読解文:
^^^^

文・単語単位の評判分析とは何か
評判分析 (Sentiment Analysis) は、文章から書き手がポシティブな感情を抱いているか、ネガティブな感情を抱いているかを分類する問題です。SNSの投稿から商品の評判をモニタリングしたりなど商業的に使いやすいこと、分類問題として定式化しやすいなどの理由から、2000年台初頭から実施されはじめ1、今でも自然言語のトップカンファレンスで1つの分野として成立しています2。
さて、そんな評判分析ですが、近年では単なるポシティブ/ネガティブの二値分類を超え、観点付きだったり (「味は美味しいが、値段が高い」)、もっと細かく感情を分類したり、多言語だったり、タスクを難しくする方向で発展を続けています3。そのような高難易度化した評判分析の中に、Sub-document level sentiment analysis4というタスクがあります。このタスクでは、例えばTwitter投稿単位のポジネガだけでなく、各文のポジネガを分類します。このようなことが可能になると、ポジネガが書いてる部分をピンポイントに抽出したり、賛否両論の記載がある文書から両側の意見を抽出したりできるようになります。

^^^^

抽出データ:
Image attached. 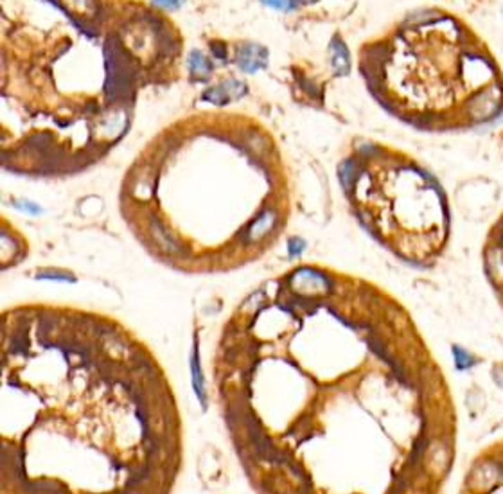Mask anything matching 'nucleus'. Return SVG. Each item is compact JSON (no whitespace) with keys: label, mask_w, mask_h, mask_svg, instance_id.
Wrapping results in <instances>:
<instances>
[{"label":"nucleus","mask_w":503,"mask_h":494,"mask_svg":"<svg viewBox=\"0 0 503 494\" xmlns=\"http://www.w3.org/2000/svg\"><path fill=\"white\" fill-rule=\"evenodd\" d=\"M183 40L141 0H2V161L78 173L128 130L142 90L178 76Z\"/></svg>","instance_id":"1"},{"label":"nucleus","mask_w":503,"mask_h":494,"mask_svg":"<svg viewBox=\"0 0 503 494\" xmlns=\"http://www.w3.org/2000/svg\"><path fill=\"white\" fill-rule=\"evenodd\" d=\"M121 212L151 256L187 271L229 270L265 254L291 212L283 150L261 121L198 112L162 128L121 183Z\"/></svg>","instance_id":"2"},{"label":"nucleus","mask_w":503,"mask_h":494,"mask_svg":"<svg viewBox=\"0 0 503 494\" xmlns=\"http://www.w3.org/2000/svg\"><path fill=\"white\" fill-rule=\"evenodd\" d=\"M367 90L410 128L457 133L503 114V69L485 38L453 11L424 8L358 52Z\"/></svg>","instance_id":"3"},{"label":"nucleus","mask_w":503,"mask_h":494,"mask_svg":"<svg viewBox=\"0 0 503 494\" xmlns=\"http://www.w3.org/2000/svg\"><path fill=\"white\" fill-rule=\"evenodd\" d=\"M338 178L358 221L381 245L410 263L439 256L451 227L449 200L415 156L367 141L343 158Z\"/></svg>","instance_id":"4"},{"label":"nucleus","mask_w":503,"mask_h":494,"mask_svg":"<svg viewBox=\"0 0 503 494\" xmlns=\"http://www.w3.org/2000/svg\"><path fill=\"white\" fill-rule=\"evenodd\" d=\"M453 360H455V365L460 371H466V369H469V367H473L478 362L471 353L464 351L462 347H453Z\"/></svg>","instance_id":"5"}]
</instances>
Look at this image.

^^^^

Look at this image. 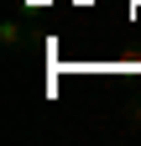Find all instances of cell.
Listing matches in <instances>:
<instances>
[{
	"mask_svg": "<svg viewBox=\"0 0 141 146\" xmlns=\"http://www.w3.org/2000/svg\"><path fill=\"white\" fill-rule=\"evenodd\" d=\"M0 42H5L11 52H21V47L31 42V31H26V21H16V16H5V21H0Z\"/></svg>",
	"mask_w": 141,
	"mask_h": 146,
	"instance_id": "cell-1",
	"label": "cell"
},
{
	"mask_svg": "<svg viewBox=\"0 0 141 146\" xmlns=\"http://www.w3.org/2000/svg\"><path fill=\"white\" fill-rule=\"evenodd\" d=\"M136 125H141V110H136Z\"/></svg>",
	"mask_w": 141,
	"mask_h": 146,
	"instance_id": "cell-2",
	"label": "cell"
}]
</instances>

^^^^

課題の要件:
読解文によると、Sub-document level sentiment analysisでは、Twitter投稿単位のポジネガに加えて何を分類するか答えよ。

課題の結果:
各文のポジネガ